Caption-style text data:

★ ★ ★ ★

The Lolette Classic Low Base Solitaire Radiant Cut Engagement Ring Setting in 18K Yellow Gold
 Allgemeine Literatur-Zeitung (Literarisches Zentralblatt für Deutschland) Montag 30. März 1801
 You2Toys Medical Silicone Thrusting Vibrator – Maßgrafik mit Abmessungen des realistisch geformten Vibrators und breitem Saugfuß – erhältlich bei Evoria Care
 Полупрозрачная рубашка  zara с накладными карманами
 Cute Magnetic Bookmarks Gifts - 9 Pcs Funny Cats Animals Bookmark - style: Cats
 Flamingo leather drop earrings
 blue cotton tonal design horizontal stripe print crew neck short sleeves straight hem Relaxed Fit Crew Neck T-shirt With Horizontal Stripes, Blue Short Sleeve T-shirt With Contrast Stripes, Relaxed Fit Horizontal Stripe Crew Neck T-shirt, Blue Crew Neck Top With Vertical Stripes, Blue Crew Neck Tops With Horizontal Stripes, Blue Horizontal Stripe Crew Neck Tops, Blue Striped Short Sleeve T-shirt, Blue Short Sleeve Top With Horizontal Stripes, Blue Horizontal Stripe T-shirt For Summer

★ ★ ★ ★

Reproduce verbatim the part of the entries that runs from the first line through the line containing "You2Toys Medical Silicone", including both ends.

- **FINISHED EXERCISE**
The Lolette Classic Low Base Solitaire Radiant Cut Engagement Ring Setting in 18K Yellow Gold
 Allgemeine Literatur-Zeitung (Literarisches Zentralblatt für Deutschland) Montag 30. März 1801
 You2Toys Medical Silicone Thrusting Vibrator – Maßgrafik mit Abmessungen des realistisch geformten Vibrators und breitem Saugfuß – erhältlich bei Evoria Care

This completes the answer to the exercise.